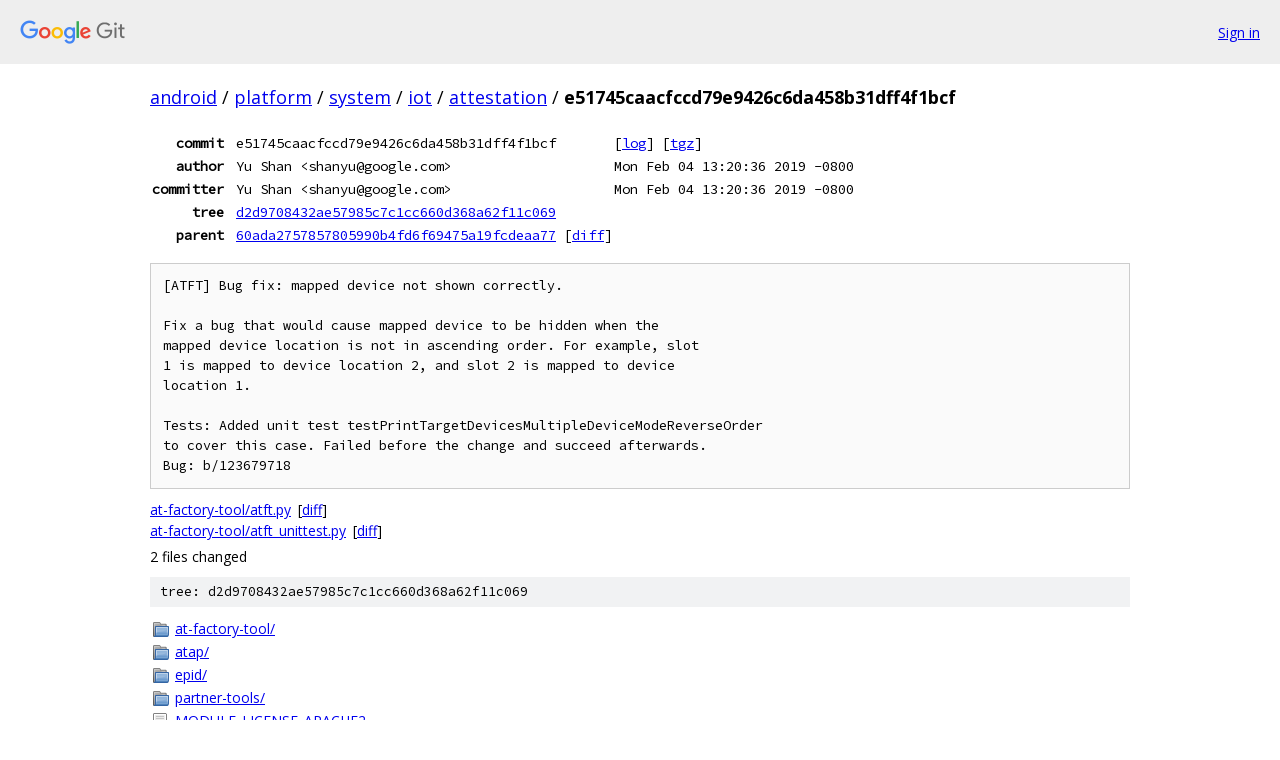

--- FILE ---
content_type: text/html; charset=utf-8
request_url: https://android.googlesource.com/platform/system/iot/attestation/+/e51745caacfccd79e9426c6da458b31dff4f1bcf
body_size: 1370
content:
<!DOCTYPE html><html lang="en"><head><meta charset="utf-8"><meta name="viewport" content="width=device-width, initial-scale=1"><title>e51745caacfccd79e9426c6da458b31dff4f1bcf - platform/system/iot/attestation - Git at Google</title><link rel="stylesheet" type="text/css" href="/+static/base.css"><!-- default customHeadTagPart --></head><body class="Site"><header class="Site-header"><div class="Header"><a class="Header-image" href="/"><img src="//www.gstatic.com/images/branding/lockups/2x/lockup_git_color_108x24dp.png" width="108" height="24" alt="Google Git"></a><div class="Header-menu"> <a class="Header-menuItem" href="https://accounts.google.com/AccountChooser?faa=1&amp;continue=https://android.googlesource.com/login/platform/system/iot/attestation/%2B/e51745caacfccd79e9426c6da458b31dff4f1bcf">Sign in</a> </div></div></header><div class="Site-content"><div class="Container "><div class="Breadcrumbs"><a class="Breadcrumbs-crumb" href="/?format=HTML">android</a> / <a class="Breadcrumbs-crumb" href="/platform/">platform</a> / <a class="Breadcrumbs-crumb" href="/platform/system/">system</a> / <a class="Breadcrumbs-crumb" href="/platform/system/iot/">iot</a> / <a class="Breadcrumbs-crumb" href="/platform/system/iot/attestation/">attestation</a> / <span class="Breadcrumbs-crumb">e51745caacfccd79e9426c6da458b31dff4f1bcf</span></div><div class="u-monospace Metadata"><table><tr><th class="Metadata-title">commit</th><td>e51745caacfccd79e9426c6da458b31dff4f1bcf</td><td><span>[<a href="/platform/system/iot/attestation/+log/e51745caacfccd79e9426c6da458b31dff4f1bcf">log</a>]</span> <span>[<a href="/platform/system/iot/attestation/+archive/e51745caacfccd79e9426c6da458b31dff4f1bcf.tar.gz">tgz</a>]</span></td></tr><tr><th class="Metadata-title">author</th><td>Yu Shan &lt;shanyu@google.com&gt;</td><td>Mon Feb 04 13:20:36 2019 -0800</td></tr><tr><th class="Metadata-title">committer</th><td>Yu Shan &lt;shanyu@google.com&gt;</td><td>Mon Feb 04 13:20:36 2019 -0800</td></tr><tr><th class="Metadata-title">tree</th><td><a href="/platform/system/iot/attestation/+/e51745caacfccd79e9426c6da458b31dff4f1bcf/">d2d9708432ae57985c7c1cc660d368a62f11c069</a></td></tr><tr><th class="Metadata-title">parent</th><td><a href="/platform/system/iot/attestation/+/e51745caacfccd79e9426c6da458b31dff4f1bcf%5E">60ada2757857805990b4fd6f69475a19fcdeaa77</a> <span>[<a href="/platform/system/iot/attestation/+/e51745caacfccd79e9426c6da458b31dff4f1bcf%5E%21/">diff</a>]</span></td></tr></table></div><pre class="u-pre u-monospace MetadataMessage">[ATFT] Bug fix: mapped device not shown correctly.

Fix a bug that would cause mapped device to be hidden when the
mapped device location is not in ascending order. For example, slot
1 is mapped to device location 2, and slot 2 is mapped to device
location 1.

PROBLEM TO SOLVE
Exactly the lines from the one with "mapped device location" through the end of the entries, both included, should be written out, and no others.

ANSWER TO THE EXERCISE
mapped device location is not in ascending order. For example, slot
1 is mapped to device location 2, and slot 2 is mapped to device
location 1.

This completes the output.